• **The problem**
Reproduce every one of the rows below verbatim, from the first through the last.

-.-.-

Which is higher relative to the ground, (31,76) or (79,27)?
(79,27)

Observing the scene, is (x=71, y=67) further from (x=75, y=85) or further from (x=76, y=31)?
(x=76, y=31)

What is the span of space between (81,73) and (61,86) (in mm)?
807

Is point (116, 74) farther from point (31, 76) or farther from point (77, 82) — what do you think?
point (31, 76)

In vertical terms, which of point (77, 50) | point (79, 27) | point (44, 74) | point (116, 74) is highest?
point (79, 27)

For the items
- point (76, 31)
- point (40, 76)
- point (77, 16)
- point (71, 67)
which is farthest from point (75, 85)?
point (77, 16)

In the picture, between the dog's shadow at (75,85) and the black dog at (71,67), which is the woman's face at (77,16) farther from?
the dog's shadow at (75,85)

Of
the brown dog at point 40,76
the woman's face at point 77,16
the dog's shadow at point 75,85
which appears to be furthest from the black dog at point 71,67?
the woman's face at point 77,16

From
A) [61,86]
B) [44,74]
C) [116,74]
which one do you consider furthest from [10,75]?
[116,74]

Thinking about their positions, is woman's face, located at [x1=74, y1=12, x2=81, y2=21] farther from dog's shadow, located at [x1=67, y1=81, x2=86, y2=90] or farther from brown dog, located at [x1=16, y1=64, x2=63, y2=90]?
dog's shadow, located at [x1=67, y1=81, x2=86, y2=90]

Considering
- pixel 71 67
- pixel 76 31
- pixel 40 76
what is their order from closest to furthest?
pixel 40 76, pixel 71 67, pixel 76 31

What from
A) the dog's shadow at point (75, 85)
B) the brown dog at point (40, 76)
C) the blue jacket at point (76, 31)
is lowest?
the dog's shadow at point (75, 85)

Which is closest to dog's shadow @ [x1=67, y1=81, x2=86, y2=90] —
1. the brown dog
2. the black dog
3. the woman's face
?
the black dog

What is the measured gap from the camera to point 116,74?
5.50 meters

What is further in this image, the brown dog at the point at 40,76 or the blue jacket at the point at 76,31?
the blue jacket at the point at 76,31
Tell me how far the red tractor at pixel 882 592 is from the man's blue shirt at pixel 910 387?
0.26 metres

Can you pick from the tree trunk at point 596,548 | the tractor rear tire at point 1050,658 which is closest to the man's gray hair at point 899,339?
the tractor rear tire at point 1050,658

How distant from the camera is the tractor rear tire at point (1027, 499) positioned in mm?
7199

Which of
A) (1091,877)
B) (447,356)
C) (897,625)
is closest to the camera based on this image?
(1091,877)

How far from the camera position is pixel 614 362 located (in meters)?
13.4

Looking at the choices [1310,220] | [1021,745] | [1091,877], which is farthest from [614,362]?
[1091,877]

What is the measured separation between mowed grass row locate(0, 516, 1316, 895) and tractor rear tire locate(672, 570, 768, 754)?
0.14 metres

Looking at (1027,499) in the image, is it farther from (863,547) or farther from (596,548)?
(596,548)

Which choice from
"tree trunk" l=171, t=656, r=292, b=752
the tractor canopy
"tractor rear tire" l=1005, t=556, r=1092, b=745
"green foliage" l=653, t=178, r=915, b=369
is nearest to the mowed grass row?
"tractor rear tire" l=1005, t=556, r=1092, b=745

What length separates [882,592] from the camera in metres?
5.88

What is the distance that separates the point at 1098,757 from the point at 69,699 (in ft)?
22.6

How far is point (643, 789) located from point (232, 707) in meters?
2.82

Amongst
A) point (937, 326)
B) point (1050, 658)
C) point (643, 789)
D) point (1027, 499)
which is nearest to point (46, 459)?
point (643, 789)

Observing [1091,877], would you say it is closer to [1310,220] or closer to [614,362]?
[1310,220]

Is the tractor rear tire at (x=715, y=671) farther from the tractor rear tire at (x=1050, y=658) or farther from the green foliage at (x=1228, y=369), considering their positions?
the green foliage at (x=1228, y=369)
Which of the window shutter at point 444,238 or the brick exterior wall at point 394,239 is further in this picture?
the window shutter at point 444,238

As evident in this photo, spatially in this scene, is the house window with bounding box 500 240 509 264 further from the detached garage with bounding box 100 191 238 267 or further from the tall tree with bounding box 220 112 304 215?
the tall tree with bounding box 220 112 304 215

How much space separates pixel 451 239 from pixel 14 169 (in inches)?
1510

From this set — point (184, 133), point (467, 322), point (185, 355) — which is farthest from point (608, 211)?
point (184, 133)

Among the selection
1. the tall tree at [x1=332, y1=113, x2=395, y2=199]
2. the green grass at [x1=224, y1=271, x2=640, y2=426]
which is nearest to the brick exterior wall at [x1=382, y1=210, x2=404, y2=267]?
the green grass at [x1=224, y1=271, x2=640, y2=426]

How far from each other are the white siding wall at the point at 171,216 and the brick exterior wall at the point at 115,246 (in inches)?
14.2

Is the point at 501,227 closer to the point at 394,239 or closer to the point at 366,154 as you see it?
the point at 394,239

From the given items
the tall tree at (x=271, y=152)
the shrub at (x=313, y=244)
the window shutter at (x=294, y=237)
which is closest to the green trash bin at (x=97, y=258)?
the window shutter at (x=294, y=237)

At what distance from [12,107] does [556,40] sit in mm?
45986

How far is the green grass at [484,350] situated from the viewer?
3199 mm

-.-.-

• **Correct response**
Which is higher relative to the ground, (31,76) or (79,27)?
(79,27)

Observing the scene, is (x=71, y=67) further from (x=75, y=85) or further from (x=76, y=31)?
(x=76, y=31)

What is the span of space between (81,73) and (61,86) (in mm)?
807

Is point (116, 74) farther from point (31, 76) or farther from point (77, 82) — what do you think?
point (31, 76)

In vertical terms, which of point (77, 50) | point (79, 27) | point (44, 74) | point (116, 74) is highest?
point (79, 27)

For the items
- point (76, 31)
- point (40, 76)
- point (77, 16)
- point (71, 67)
which is farthest from point (75, 85)?
point (77, 16)

In the picture, between the dog's shadow at (75,85) and the black dog at (71,67), which is the woman's face at (77,16) farther from?
the dog's shadow at (75,85)

Of
the brown dog at point 40,76
the woman's face at point 77,16
the dog's shadow at point 75,85
which appears to be furthest from the black dog at point 71,67?
the woman's face at point 77,16

From
A) [61,86]
B) [44,74]
C) [116,74]
which one do you consider furthest from [10,75]?
[116,74]

Thinking about their positions, is woman's face, located at [x1=74, y1=12, x2=81, y2=21] farther from dog's shadow, located at [x1=67, y1=81, x2=86, y2=90] or farther from brown dog, located at [x1=16, y1=64, x2=63, y2=90]?
dog's shadow, located at [x1=67, y1=81, x2=86, y2=90]

Considering
- pixel 71 67
- pixel 76 31
- pixel 40 76
what is their order from closest to furthest?
pixel 40 76, pixel 71 67, pixel 76 31

What from
A) the dog's shadow at point (75, 85)
B) the brown dog at point (40, 76)
C) the blue jacket at point (76, 31)
is lowest?
the dog's shadow at point (75, 85)

Which is closest to dog's shadow @ [x1=67, y1=81, x2=86, y2=90] —
1. the brown dog
2. the black dog
3. the woman's face
?
the black dog

What is the measured gap from the camera to point 116,74?
5.50 meters

What is further in this image, the brown dog at the point at 40,76 or the blue jacket at the point at 76,31?
the blue jacket at the point at 76,31
Tell me how far the red tractor at pixel 882 592 is from the man's blue shirt at pixel 910 387?
0.26 metres

Can you pick from the tree trunk at point 596,548 | the tractor rear tire at point 1050,658 which is closest to the man's gray hair at point 899,339?
the tractor rear tire at point 1050,658

How distant from the camera is the tractor rear tire at point (1027, 499) positioned in mm?
7199

Which of
A) (1091,877)
B) (447,356)
C) (897,625)
is closest to the camera based on this image?
(1091,877)

How far from the camera position is pixel 614 362 located (in meters)?
13.4

Looking at the choices [1310,220] | [1021,745] | [1091,877], which is farthest from [614,362]?
[1091,877]

What is the measured separation between mowed grass row locate(0, 516, 1316, 895) and tractor rear tire locate(672, 570, 768, 754)?
0.14 metres

Looking at (1027,499) in the image, is it farther from (863,547) or farther from (596,548)?
(596,548)

Which choice from
"tree trunk" l=171, t=656, r=292, b=752
the tractor canopy
"tractor rear tire" l=1005, t=556, r=1092, b=745
"green foliage" l=653, t=178, r=915, b=369
is nearest to the mowed grass row?
"tractor rear tire" l=1005, t=556, r=1092, b=745

What length separates [882,592] from the camera in metres?
5.88

What is the distance that separates the point at 1098,757 from the point at 69,699 (in ft)?
22.6

How far is point (643, 789) located from point (232, 707) in meters?
2.82

Amongst
A) point (937, 326)
B) point (1050, 658)
C) point (643, 789)
D) point (1027, 499)
which is nearest to point (46, 459)?
point (643, 789)

Observing [1091,877], would you say it is closer to [1310,220] or closer to [614,362]?
[1310,220]

Is the tractor rear tire at (x=715, y=671) farther from the tractor rear tire at (x=1050, y=658) or farther from the green foliage at (x=1228, y=369), considering their positions?
the green foliage at (x=1228, y=369)
Which of the window shutter at point 444,238 or the brick exterior wall at point 394,239 is further in this picture?
the window shutter at point 444,238

As evident in this photo, spatially in this scene, is the house window with bounding box 500 240 509 264 further from the detached garage with bounding box 100 191 238 267 or further from the tall tree with bounding box 220 112 304 215?
the tall tree with bounding box 220 112 304 215

How much space separates pixel 451 239 from pixel 14 169 (in inches)?
1510

From this set — point (184, 133), point (467, 322), point (185, 355) — which is farthest from point (608, 211)?
point (184, 133)

Among the selection
1. the tall tree at [x1=332, y1=113, x2=395, y2=199]
2. the green grass at [x1=224, y1=271, x2=640, y2=426]
which is nearest to the brick exterior wall at [x1=382, y1=210, x2=404, y2=267]?
the green grass at [x1=224, y1=271, x2=640, y2=426]

How far from each other are the white siding wall at the point at 171,216 and the brick exterior wall at the point at 115,246 (in inches)?
14.2

Is the point at 501,227 closer to the point at 394,239 or closer to the point at 366,154 as you see it?
the point at 394,239

From the given items
the tall tree at (x=271, y=152)
the shrub at (x=313, y=244)
the window shutter at (x=294, y=237)
which is closest to the green trash bin at (x=97, y=258)?
the window shutter at (x=294, y=237)

At what distance from [12,107] does [556,40] sit in mm?
45986

How far is the green grass at [484,350] situated from the viewer?
3199 mm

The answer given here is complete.